Yasunori Watanabe
- Born: July 2, 1974 Tokyo
- Died: April 3, 2010 (aged 35) Kamakura Kanagawa Prefecture
- Height: 1.92 m (6 ft 4 in)
- Weight: 104 kg (229 lb; 16.4 st)

Rugby union career
- Position(s): Lock, Flanker

International career
- Years: Team / Apps / (Points)
- 1996–2007: Japan / 32 / (40)

= Yasunori Watanabe =

Japan international rugby union player

Yasunori Watanabe (渡辺泰憲, Watanabe Yasunori) (2 July 1974 – 3 April 2010) was a Japanese rugby player, who played for Japan in three Rugby World Cups from 1999 to 2007.

==Career==
Watanabe was born in Hokkaido, and joined the team Toshiba Brave Lupus in Tokyo in 1997 after graduating from Nippon Sport Science University.
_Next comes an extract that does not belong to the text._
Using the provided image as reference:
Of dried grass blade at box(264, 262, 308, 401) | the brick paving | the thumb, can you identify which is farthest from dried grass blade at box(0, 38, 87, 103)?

He played 32 times for the national team and in Brave Lupus's hat-trick of Japanese domestic league titles between 2004 and 2006.

==Death==
On 3 April 2010, Yasunori died at the age of 35, when he fell off a train station platform and was hit by a train at Kamakura Station in Kanagawa Prefecture. An employee at the station saw Watanabe fall at about 9:30 p.m.